> **EXERCISE OBJECTIVE**
The line containing "Muleture Hall road" marks the start, and the last line of the records below marks the end. Print that run exactly and nothing else.

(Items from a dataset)
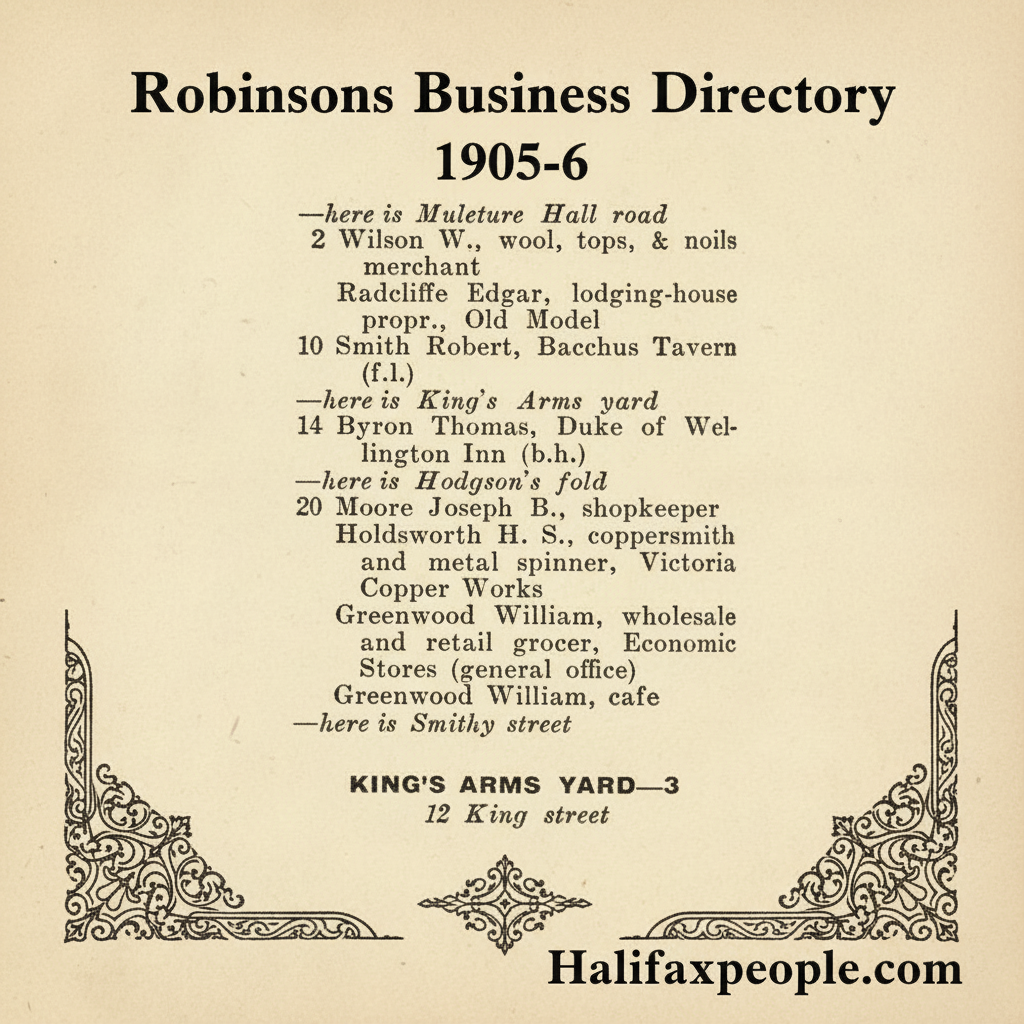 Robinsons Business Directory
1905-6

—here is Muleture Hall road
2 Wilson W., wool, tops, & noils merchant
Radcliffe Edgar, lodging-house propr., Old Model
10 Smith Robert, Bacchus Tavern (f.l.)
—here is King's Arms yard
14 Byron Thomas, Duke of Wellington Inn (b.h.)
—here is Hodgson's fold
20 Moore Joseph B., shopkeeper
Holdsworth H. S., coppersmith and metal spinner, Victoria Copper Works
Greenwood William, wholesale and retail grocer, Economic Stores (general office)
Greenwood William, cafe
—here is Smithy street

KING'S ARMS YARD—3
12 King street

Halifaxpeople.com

> **TASK RESPONSE**
—here is Muleture Hall road
2 Wilson W., wool, tops, & noils merchant
Radcliffe Edgar, lodging-house propr., Old Model
10 Smith Robert, Bacchus Tavern (f.l.)
—here is King's Arms yard
14 Byron Thomas, Duke of Wellington Inn (b.h.)
—here is Hodgson's fold
20 Moore Joseph B., shopkeeper
Holdsworth H. S., coppersmith and metal spinner, Victoria Copper Works
Greenwood William, wholesale and retail grocer, Economic Stores (general office)
Greenwood William, cafe
—here is Smithy street

KING'S ARMS YARD—3
12 King street

Halifaxpeople.com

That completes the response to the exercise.